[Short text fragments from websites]
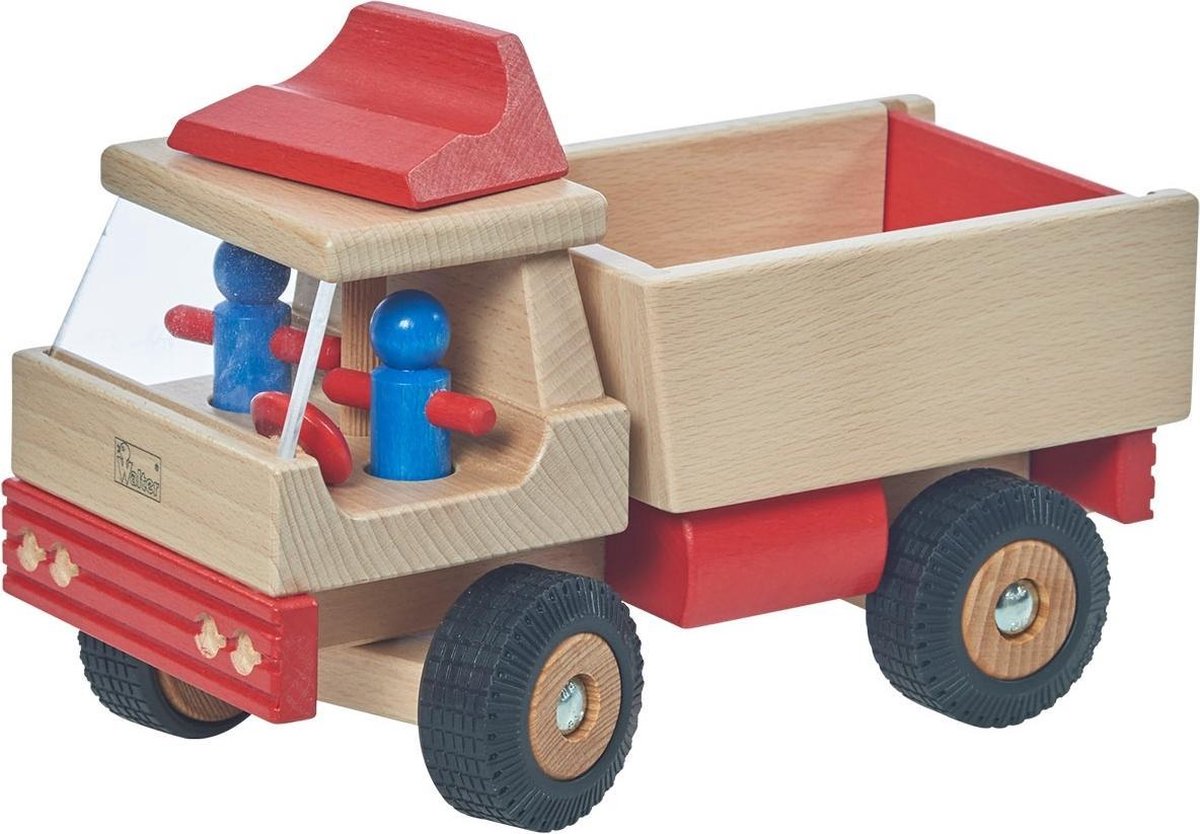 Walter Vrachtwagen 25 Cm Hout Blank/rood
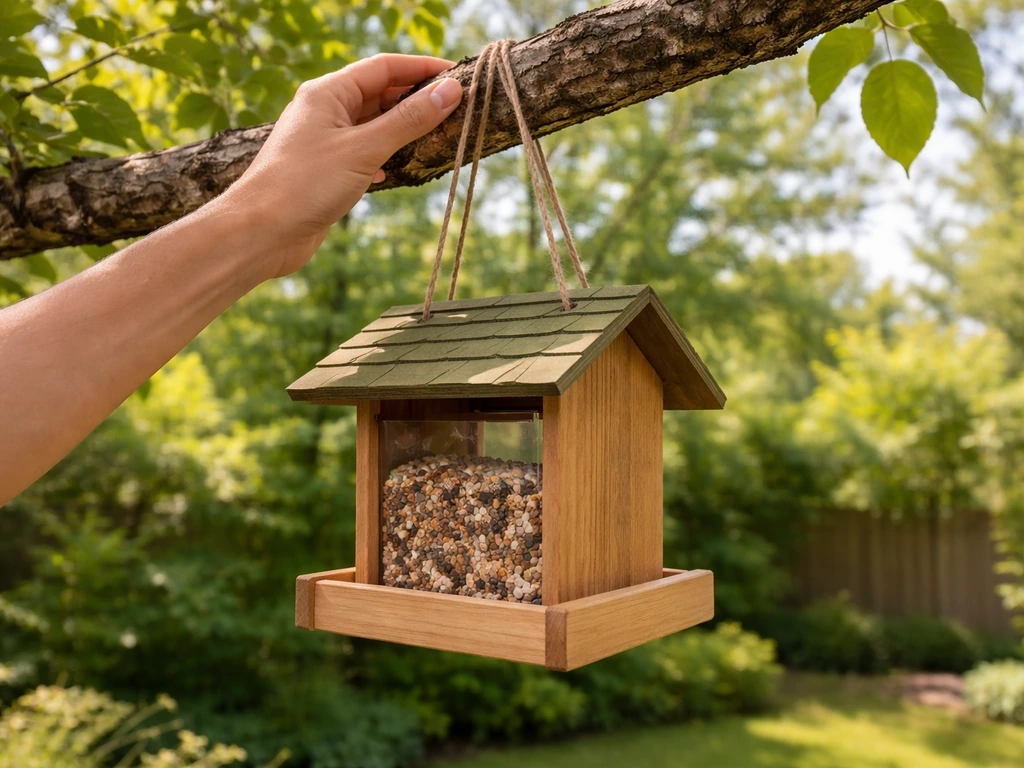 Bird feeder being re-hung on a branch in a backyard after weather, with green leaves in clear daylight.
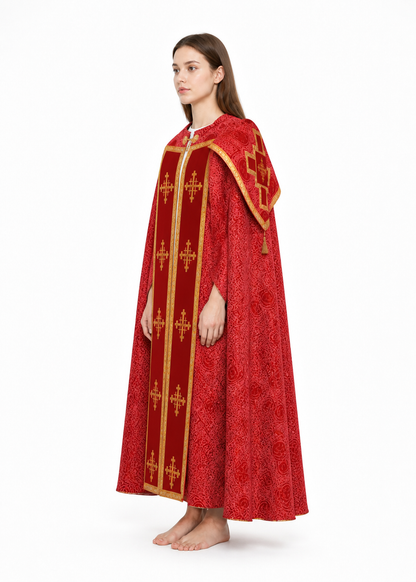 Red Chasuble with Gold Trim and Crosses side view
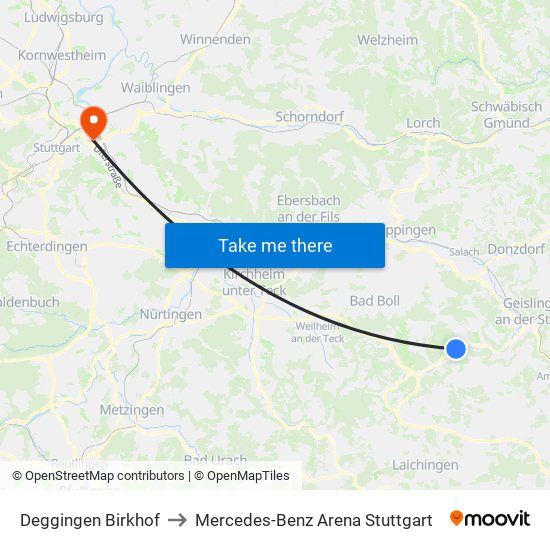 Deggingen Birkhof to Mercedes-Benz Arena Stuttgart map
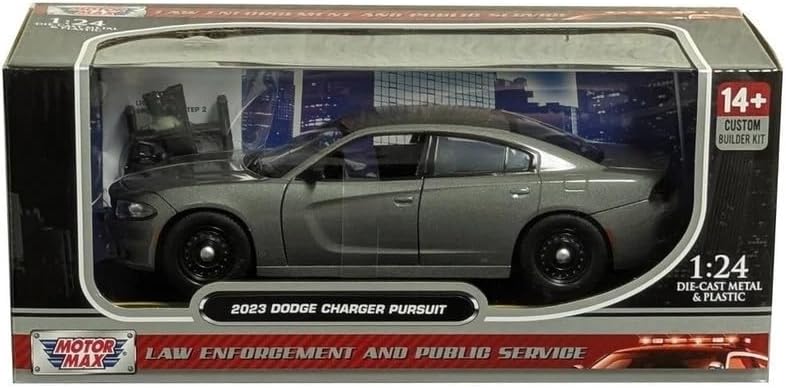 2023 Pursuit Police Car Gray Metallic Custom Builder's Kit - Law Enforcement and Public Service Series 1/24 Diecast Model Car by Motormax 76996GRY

> What needs to be done:
Reproduce all lines of the material with each occurrence of "Car" switched to "Truck" and no other change, leaving out the pictures.

> Solution to this exercise:
 Walter Vrachtwagen 25 Cm Hout Blank/rood
 Bird feeder being re-hung on a branch in a backyard after weather, with green leaves in clear daylight.
 Red Chasuble with Gold Trim and Crosses side view
 Deggingen Birkhof to Mercedes-Benz Arena Stuttgart map
 2023 Pursuit Police Truck Gray Metallic Custom Builder's Kit - Law Enforcement and Public Service Series 1/24 Diecast Model Truck by Motormax 76996GRY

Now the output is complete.